Our team felt that a number of factors could be causing churn and that it was premature to assume usability was the source of the problem. And, we knew that if we applied a usability study methodology to this research challenge, we’d likely find usability issues but fixing them might not solve the real problem. So, we developed a multi-method approach to triangulate issues and get to the bottom of the churn question. We conducted a diary study to understand new users’ initial experience with the service in their natural environment over the period of the free trial, followed by in-depth interviews. We also conducted online focus groups among former, new, & loyal subscribers to get insights into factors affecting churn among other groups. This would help us understand comparisons in their experience.
It turned out that the subscription churn had nothing to do with the usability, features, or the product. It had everything to do with customers’ research patterns. People who churned actually considered themselves “intermittent” users of the service.

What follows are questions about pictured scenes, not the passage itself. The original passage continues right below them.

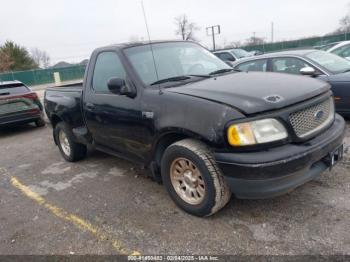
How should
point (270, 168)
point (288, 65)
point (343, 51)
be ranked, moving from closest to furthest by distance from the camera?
point (270, 168) < point (288, 65) < point (343, 51)

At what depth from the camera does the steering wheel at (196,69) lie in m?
4.03

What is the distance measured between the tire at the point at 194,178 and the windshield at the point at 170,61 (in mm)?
970

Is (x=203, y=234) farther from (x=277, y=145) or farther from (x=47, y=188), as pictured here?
(x=47, y=188)

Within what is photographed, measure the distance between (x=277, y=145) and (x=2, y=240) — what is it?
2.86 m

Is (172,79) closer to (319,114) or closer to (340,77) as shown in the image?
(319,114)

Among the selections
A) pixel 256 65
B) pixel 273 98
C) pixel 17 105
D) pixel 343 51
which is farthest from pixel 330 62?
pixel 17 105

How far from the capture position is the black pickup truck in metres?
2.79

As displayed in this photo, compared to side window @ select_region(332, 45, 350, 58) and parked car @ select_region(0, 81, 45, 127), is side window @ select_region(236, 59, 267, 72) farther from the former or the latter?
parked car @ select_region(0, 81, 45, 127)

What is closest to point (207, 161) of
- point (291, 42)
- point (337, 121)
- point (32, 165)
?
point (337, 121)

They enjoyed the service, but they got so involved with it that they completely burned out. They wanted to use the service intensively for a while, and then take a break until they had time to devote to it again.
What do we do now?
Since the research revealed that it was not a usability issue, but rather a usage pattern issue, we recommended the client build a new revenue stream by offering a new membership model.
The current monthly subscription model was either subscribed or unsubscribed with no in between, and that didn’t align with customer’s preferred usage patterns. In response, we suggested a subscription level that allowed the client to have consistent recurring revenue, but allowed the users to have access for a limited number of days in the week. The user could deep dive and rest, without being charged for the time they took off.
This case study was a great example of how a focus on understanding why people behave the way they do can help us build much better customer solutions. Had this client just followed their original hypothesis rather than getting to the “why” behind the churn data, they would have found some usability issues to fix but they wouldn’t have uncovered a new revenue stream.